By Woody Woodrick
At least one of Dr. Lovett Weems’ “10 Provocative Questions” presented at the 2008 Annual Conference proved to be just that for a group of Mississippi pastors.
The question: Can the church change to reach more people, younger people, and more diverse people?
A group of young pastors took that question to heart and spent the summer discussing it. The result has been a weekly worship service designed for college students and young adults. The group calls itself Wesley Connection.
“We had had the benefit of hearing Dr. Weems share his provocative questions. We felt like Wesley Connection was one way of reaching more people, more younger people and more diverse people,” said the Rev. Emily Sanford, an associate at Galloway Memorial United Methodist Church.

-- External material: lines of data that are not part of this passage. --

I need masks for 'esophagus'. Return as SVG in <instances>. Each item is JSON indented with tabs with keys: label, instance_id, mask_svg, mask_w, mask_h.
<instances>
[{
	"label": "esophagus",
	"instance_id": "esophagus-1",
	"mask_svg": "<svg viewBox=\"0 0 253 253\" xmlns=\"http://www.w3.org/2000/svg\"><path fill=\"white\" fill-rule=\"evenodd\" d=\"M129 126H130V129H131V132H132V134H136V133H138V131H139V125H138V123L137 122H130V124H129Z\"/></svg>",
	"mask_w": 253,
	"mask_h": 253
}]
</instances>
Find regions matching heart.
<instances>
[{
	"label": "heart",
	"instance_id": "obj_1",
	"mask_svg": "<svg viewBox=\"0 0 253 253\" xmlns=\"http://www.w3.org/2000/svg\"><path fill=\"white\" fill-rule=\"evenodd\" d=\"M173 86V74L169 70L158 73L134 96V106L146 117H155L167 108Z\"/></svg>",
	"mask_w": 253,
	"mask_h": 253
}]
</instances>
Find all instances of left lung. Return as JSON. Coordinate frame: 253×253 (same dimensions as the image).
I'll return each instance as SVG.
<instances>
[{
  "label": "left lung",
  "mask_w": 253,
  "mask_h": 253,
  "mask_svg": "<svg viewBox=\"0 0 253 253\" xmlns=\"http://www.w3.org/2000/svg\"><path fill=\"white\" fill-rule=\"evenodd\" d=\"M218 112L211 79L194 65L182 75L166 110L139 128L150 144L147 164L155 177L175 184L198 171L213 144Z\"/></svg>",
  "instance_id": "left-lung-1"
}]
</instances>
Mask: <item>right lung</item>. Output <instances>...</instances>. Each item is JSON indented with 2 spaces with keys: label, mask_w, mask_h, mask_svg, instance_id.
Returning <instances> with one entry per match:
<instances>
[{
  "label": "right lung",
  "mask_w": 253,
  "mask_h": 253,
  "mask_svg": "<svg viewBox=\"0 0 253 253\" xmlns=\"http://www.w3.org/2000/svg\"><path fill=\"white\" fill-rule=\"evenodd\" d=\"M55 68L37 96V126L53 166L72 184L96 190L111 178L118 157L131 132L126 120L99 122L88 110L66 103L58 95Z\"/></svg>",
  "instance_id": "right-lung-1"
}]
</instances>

Sanford, the Rev. Ricky James and the Rev. Lisa Garvin, who was campus chaplain at Millsaps College at the time, began meeting to explore ways to be in ministry to students who attend Jackson-area colleges that don’t have active Wesley Foundation groups.
“We noticed that lot of our young clergy came from strong campus ministry backgrounds,” James said. “They were very involved in Wesley Foundation or a similar ministry. There are a lot of people active in high school youth groups at campuses like Belhaven and Millsaps. We were missing a lot of people coming to the Jackson area.”
The group came to include the Rev. Stephen Cook, pastor at Jackson Central UMC and campus minister at Jackson State University, and the Rev. Loye Ashton, a United Methodist pastor who teaches religion at Tougaloo College.
Plans were made to hold a regular worship service, and Jackson St. Luke UMC in the Fondren neighborhood agreed to let the group meet in its building. Other area churches have provided coffee, food and financial support.
Sanford said the organizers were intentional in seeking diversity of gender, race and age. The group meets on Monday nights. Attendance varies, based on events and schedules of the colleges involved.
Katie Sorey of Brandon said the diversity of students is one of the things she likes about the service. A sophomore at Millsaps, she said she became aware of Wesley Connection through her church, Galloway.
“I like to have another way to fellowship with others and grow closer to God,” she said. “You can’t get enough of that in college.”
Sorey said she has enjoyed the variety of speakers. James, an associate at Jackson Christ UMC, said they’ve drawn speakers from Jackson churches and had students speak, too. Sorey said the speakers have inspired her to visit more churches in the area.
Jeffrey Jue, 29, has been a member at Christ UMC since 1991. He said likes coming to the service because it offers “something different.”
“Because of my work, I’ve not been able to do a Bible study in a while,” he said. “This opportunity came up and I said why not.”
Jue said the fellowship has been a strong selling point for him.
Sorey and Jue said they believe efforts like Wesley Connection are an important step toward attracting young adults, a group the United Methodist Church has sought for several years. “We need to find a way to bridge the gap from college to the work force,” he said. “People in their 20s have a lot of similarities.”
Sorey said when churches “show they are willing to reach out, students more likely will come.”
The final Wesley Connection service of the fall semester was held Dec. 8. James said the organizers will meet during the holiday break to assess where they are.
“We have to remind ourselves that new ministries take a while to grow and develop,” James said. “A lot of our students are young, freshmen and sophomores. Juniors and seniors have found a rhythm and it’s hard to add something to plate. Those who have just graduated are still finding their place in life.”
“When we say ‘student,’ sometimes we just think of young people,” Cook said. “We had one student in his 50s. As we get more students participating and more young professionals involved, they will come and share their voice.”
James said the group has a vision for Wesley Connection.
“We hope that we have a group that continues to reflect the diversity of our church and young adults and college people in the Jackson area,” he said. “We hope students will take a more active role in missions and outreach so that students are inviting other students to be part of it and being the main people involved in bringing new people to the group.
“We also want to be involved missionally in the community; that what we do in worship pushes us into the community.”